§ Written request: Edit the rows below so that every "black eye stripe" becomes "dark eye stripe", and change nothing else. Give the full text of the rows, without the pictures.

*** Entries supplied

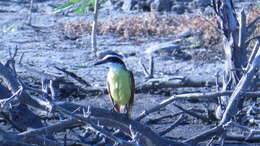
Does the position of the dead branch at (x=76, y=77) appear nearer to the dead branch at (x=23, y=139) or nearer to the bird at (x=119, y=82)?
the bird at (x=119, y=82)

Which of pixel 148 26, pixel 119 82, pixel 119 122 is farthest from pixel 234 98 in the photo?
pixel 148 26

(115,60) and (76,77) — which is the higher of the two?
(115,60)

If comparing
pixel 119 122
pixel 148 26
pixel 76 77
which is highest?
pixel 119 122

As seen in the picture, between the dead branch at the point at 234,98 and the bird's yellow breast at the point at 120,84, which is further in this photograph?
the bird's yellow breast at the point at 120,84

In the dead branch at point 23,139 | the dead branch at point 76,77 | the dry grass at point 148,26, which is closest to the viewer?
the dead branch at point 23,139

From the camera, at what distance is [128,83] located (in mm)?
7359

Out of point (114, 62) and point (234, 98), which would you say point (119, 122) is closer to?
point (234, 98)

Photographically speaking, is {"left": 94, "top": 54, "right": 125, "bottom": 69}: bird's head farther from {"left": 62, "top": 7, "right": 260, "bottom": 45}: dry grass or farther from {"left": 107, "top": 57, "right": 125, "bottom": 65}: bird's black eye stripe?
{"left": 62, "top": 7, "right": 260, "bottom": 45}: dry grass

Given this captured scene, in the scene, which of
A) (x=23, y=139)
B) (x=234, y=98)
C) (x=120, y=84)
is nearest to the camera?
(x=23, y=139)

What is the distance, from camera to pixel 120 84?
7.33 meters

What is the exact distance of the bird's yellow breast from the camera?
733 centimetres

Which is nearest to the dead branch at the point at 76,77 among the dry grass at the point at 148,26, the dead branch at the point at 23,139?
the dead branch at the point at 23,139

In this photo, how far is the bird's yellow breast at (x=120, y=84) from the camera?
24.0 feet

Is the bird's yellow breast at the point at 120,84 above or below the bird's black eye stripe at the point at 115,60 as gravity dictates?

******

§ Exercise output:
Does the position of the dead branch at (x=76, y=77) appear nearer to the dead branch at (x=23, y=139) or nearer to the bird at (x=119, y=82)?
the bird at (x=119, y=82)

Which of pixel 148 26, pixel 119 82, pixel 119 122 is farthest from pixel 234 98 in the photo?
pixel 148 26

(115,60) and (76,77) — which is the higher of the two?
(115,60)

If comparing
pixel 119 122
pixel 148 26
pixel 76 77
which is highest?
pixel 119 122

As seen in the picture, between the dead branch at the point at 234,98 and the bird's yellow breast at the point at 120,84, which is further in this photograph?
the bird's yellow breast at the point at 120,84

In the dead branch at point 23,139 | the dead branch at point 76,77 | the dry grass at point 148,26, which is closest to the viewer?
the dead branch at point 23,139

From the camera, at what distance is [128,83] located (in mm)?
7359

Out of point (114, 62) and point (234, 98), which would you say point (119, 122) is closer to?
point (234, 98)

Photographically speaking, is {"left": 94, "top": 54, "right": 125, "bottom": 69}: bird's head farther from {"left": 62, "top": 7, "right": 260, "bottom": 45}: dry grass or farther from {"left": 107, "top": 57, "right": 125, "bottom": 65}: bird's dark eye stripe?
{"left": 62, "top": 7, "right": 260, "bottom": 45}: dry grass

Given this captured scene, in the scene, which of
A) (x=23, y=139)
B) (x=234, y=98)
C) (x=120, y=84)
is nearest to the camera?
(x=23, y=139)

What is the distance, from camera to pixel 120 84?
7.33 meters

What is the exact distance of the bird's yellow breast from the camera?
733 centimetres

Which is nearest to the dead branch at the point at 76,77 among the dry grass at the point at 148,26, the dead branch at the point at 23,139?
the dead branch at the point at 23,139

In this photo, how far is the bird's yellow breast at (x=120, y=84) from the camera?
24.0 feet

Is the bird's yellow breast at the point at 120,84 above or below the bird's dark eye stripe at the point at 115,60 as gravity dictates?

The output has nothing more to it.